Gijon
Gijon is using a EUR250 million hydrogen-and-methanol plant to turn El Musel from bulk port into green-fuels infrastructure, showing how old industry can host a phase transition.
Gijon sells itself as an Atlantic beach city, but its harder business truth lies west of the promenade at El Musel. INE-linked municipal counts put the city at 269,929 residents, slightly below the older GeoNames figure.

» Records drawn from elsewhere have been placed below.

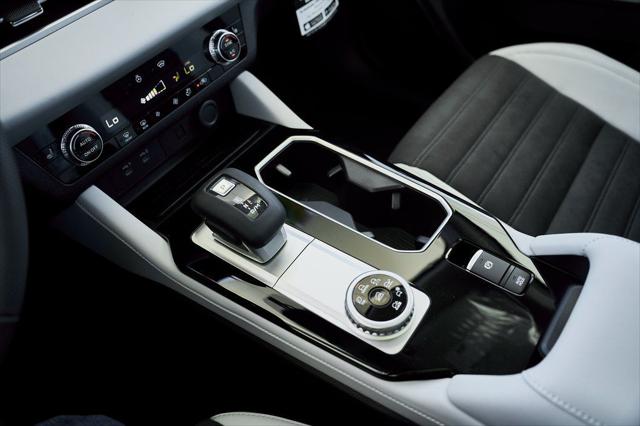 2026 Mitsubishi Outlander SE 1.5T S-AWC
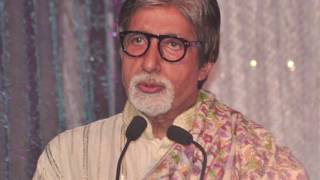 Talking Cinema Btob Bhawana Somaaya With Amitabh Bachchan 8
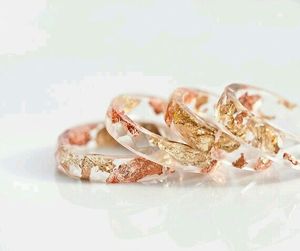 Pulsera acrílica de resina Multicolor deslumbrante exagerada para mujer, brazalete ancho Irregular cuadrado clásico estilo diamante a la moda - Product Image 4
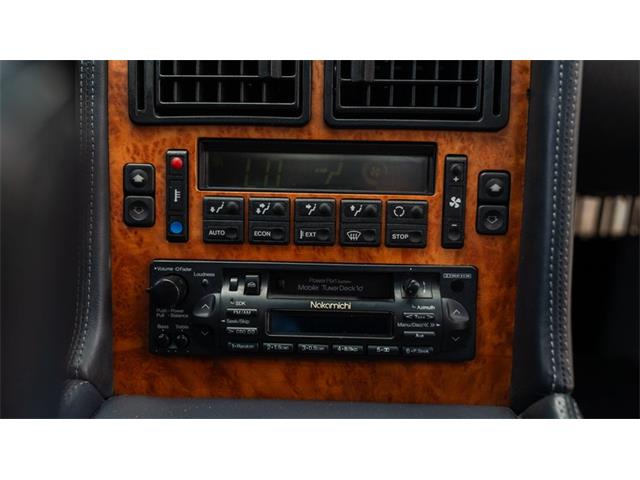 1994 Bugatti EB 110 GT (CC-2122986) for sale in Las Vegas, Nevada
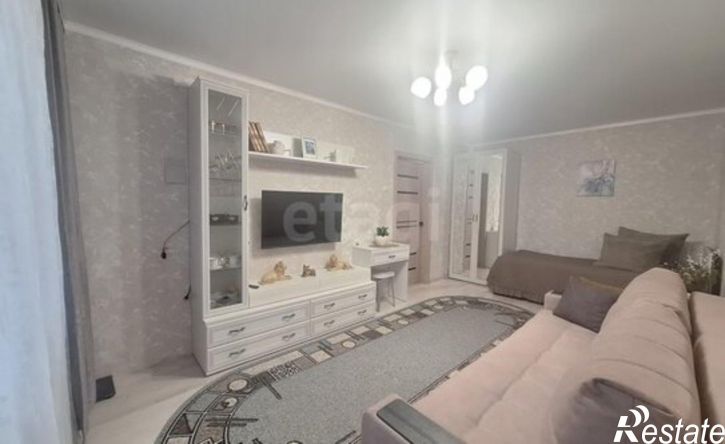 1-комн квартира ул Тополиная, 52,  д. 52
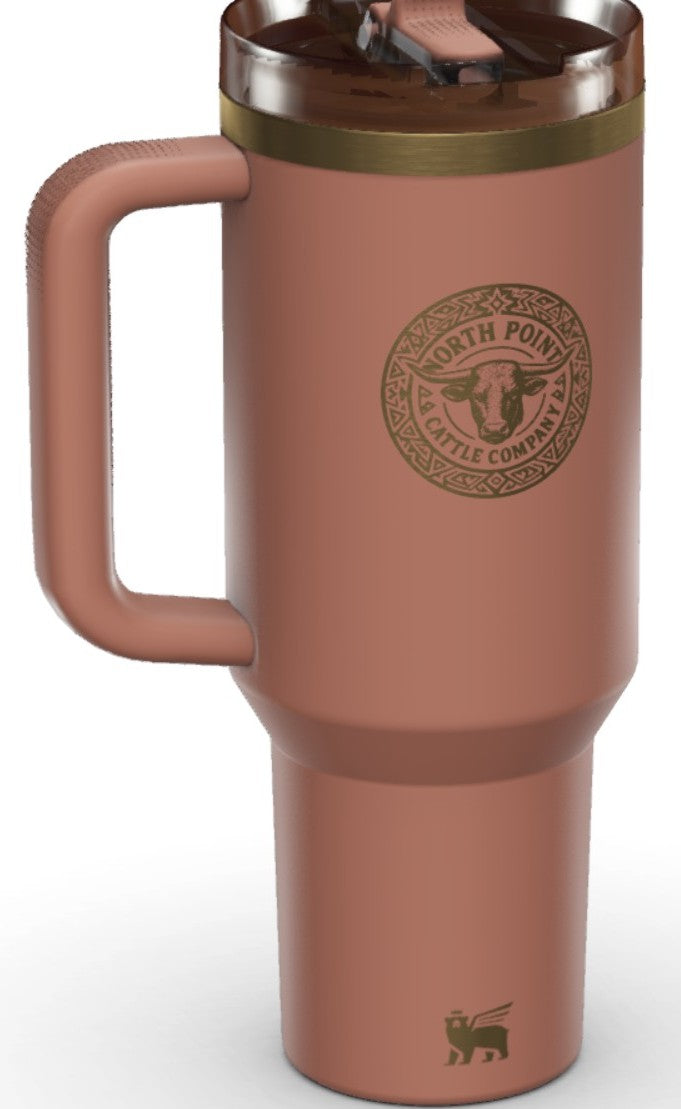 North Point Wagyu Stanley 30 oz. Quencher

What matters more than headcount is that Gijon remains Asturias's main deepwater industrial outlet, and the city is now trying to convert that heavy-port logic into a green-fuels platform rather than a museum of steel and coal.
The clearest signal is where new money is going. In 2024 White Summit Capital's HyFive platform committed EUR250 million ($271 million) to a green hydrogen and e-methanol plant at El Musel, on a 41-hectare plot designed to produce up to 100,000 tonnes a year. ArcelorMittal is pursuing parallel decarbonisation investments across Asturias. The pattern is not a clean break with industry. Gijon is using the port, industrial land, energy links, and export habits built for bulk cargo to host the next wave of heavy molecules. That is why the city still matters. The old infrastructure is being asked to carry new chemistry.
Phase transitions explain the opportunity and the danger. If hydrogen supply, shipping demand, and industrial offtake line up, Gijon moves from legacy port to indispensable transition node. Mutualism explains why none of the players can do it alone: port authority, energy developers, steelmakers, and logistics operators each need the others' volume and sunk assets. Niche construction is the governing strategy. Gijon is deliberately reshaping its own habitat so capital keeps choosing El Musel for the next industrial cycle. The closest organism is an octopus: one body, many specialised arms, and real strength only when those arms keep working in concert.
El Musel's Musel GreenMet project is planned on 41 hectares and targets up to 100,000 tonnes of e-methanol a year.